Copy out the whole account of the stray dog in Castlegar word for word.

**Text block**
——

Big Dog the 2nd is a dog named after a cat. He already had another name, but we didn’t know it yet.

Big Dog looks too happy to be lost.

It’s spring 2019 and I’m visiting my parents in Castlegar, B.C. There’s a 100lb dog running around the neighbourhood having an excellent time. He has short tan fur and is easily human-height when standing on two legs. He notices our husky Juno in the backyard and starts biting and pulling on the wire fence, trying to break in.

In a small town like this people know their neighbours, and their neighbours’ dogs, but no one recognizes this rambunctious mutt. Dad lures him closer with a treat and checks his collar: no name, no contact information.

The SPCA is closed for several days so we don’t know what to do with the runaway. Mom and I go to the pool, thinking he will eventually give up and go home. Instead he howls and paws at the front door until Dad comes outside so he won’t break anything. When Mom and I come back he uses the opportunity to sprint through the garage into the house. Feeding him had been our big mistake.

——

**Supplied information**
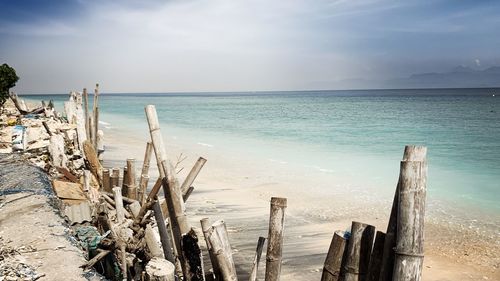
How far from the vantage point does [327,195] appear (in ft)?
45.6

——

**Result of this task**
Big Dog the 2nd is a dog named after a cat. He already had another name, but we didn’t know it yet.

Big Dog looks too happy to be lost.

It’s spring 2019 and I’m visiting my parents in Castlegar, B.C. There’s a 100lb dog running around the neighbourhood having an excellent time. He has short tan fur and is easily human-height when standing on two legs. He notices our husky Juno in the backyard and starts biting and pulling on the wire fence, trying to break in.

In a small town like this people know their neighbours, and their neighbours’ dogs, but no one recognizes this rambunctious mutt. Dad lures him closer with a treat and checks his collar: no name, no contact information.

The SPCA is closed for several days so we don’t know what to do with the runaway. Mom and I go to the pool, thinking he will eventually give up and go home. Instead he howls and paws at the front door until Dad comes outside so he won’t break anything. When Mom and I come back he uses the opportunity to sprint through the garage into the house. Feeding him had been our big mistake.